To evaluate the repressilator’s performance in vivo, the team administered E. coli containing the repressilator circuit to mice orally, then analyzed bacteria extracted from fecal samples. The repressilator remained active for up to 16 days after introduction, showing that long-term oscillatory gene expression could be maintained in gut bacteria in living mammals. The RINGS analysis successfully detected changes in bacterial growth patterns, and bacteria whose repressilator circuits were in different stages could be “synchronized” by giving the mice a compound in their drinking water that arrested the repressilator cycle at a given stage.

Finally, the researchers tested the repressilator’s ability to detect differences in bacterial growth rates that have been observed as a result of gut inflammation. Mice were given an inflammation-inducing compound, followed by repressilator-loaded bacteria.

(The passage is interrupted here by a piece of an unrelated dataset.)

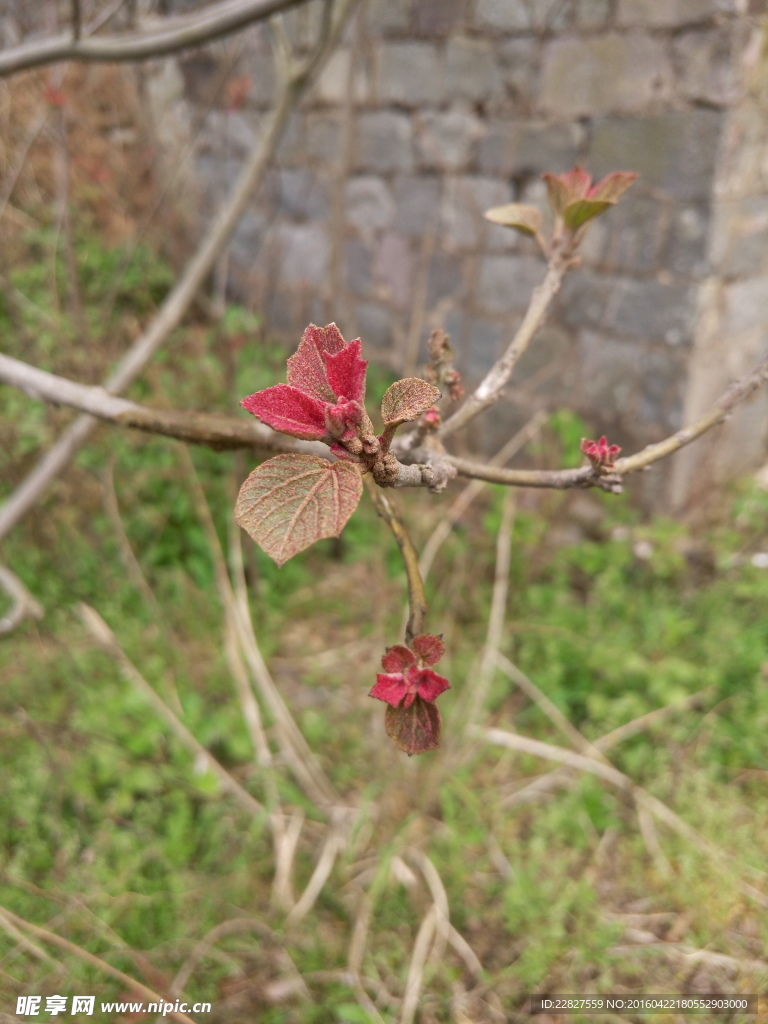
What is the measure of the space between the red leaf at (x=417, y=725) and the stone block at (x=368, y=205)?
343 cm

After 15 hours, RINGS analysis showed that the bacteria from mice with inflammation had repressilators in a wider range of phases than bacteria from control mice, suggesting that inflammation produces an environment that drives inconsistencies in bacterial growth, potentially leading to imbalances in the gut microbiome.

“This repressilator allows us to really probe the intricacies of bacterial behavior in the living gut, not only in both healthy and diseased states, but also spatially and temporally,” said corresponding author Pamela Silver, a core faculty member at the Wyss Institute and the Elliot T. and Onie H. Adams Professor of Biochemistry and Systems Biology at HMS. “The fact that we can resynchronize the repressilator when it’s already in the gut, as well as maintain it without the need to administer selective antibiotics, also means that we can study the microbiome in a more natural state with minimal disruption.”

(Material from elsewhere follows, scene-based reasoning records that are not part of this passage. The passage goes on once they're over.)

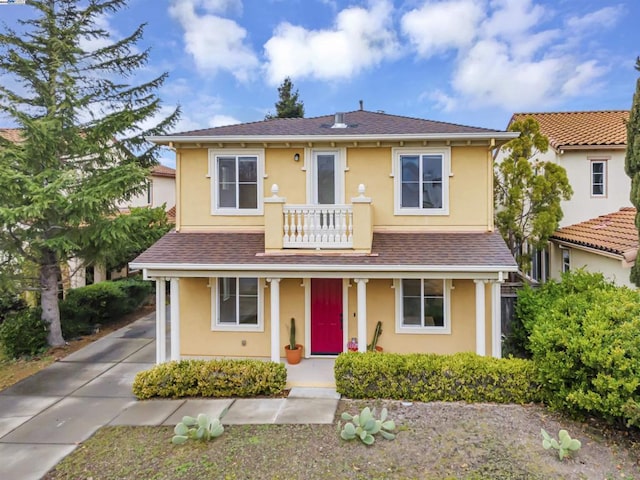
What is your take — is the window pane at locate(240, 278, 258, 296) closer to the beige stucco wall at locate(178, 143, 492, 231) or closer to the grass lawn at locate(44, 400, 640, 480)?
the beige stucco wall at locate(178, 143, 492, 231)

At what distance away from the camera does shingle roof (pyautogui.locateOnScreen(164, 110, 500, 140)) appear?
34.0 feet

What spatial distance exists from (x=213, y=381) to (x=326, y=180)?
594cm

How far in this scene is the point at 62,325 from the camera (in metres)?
13.2

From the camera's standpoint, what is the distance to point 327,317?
34.8 ft

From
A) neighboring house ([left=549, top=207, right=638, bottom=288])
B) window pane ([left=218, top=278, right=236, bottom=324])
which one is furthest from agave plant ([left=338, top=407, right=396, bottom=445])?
neighboring house ([left=549, top=207, right=638, bottom=288])

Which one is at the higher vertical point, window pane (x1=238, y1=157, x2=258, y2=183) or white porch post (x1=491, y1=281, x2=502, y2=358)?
window pane (x1=238, y1=157, x2=258, y2=183)

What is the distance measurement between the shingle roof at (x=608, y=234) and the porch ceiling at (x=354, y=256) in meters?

In addition to understanding the dynamics of the microbiome, the repressilator unlocks the potential for complex, synthetic-biology-based diagnostics and therapeutics for the human gut. Potential applications include the creation of a system that is programmed to initiate a gene transcription cascade at a certain point in the circadian rhythm, or a diagnostic that records how much time has elapsed since the detection of a given biomarker.

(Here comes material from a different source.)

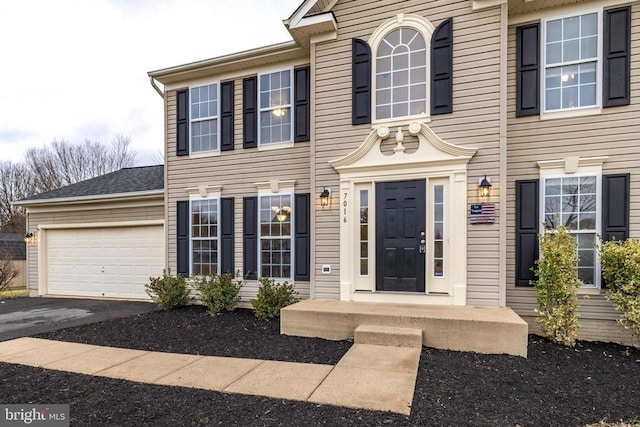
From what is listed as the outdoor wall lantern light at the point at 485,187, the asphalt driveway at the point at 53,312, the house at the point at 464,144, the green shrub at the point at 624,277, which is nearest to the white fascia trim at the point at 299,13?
the house at the point at 464,144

“Not only does this research solve a specific problem related to monitoring dynamic changes in microbiome physiology within the living gut, it provides a platform that could lead to entirely new types of diagnostics and even time-dependent therapeutics,” said Wyss Director Donald Ingber, who is also the Judah Folkman Professor of Vascular Biology at HMS and the Vascular Biology Program at Boston Children’s Hospital, as well as professor of bioengineering at the Harvard John A. Paulson School of Engineering and Applied Sciences.

Additional authors of the paper include David Richmond, Laurent Potvin-Trottier, Andrew Verdegaal, Somenath Bakshi, Emanuele Leoncini, Lorena Lyon, and Johan Paulsson from HMS, and Alexander Naydich from the Wyss Institute, HMS, and the Harvard Paulson School.

This research was supported by a Human Frontier Science Program Long-Term Fellowship, the Menzies Foundation, the Wellcome Trust, the National Science Foundation, the Defense Advanced Research Projects Agency, Harvard Medical School, and the Wyss Institute for Biologically Inspired Engineering.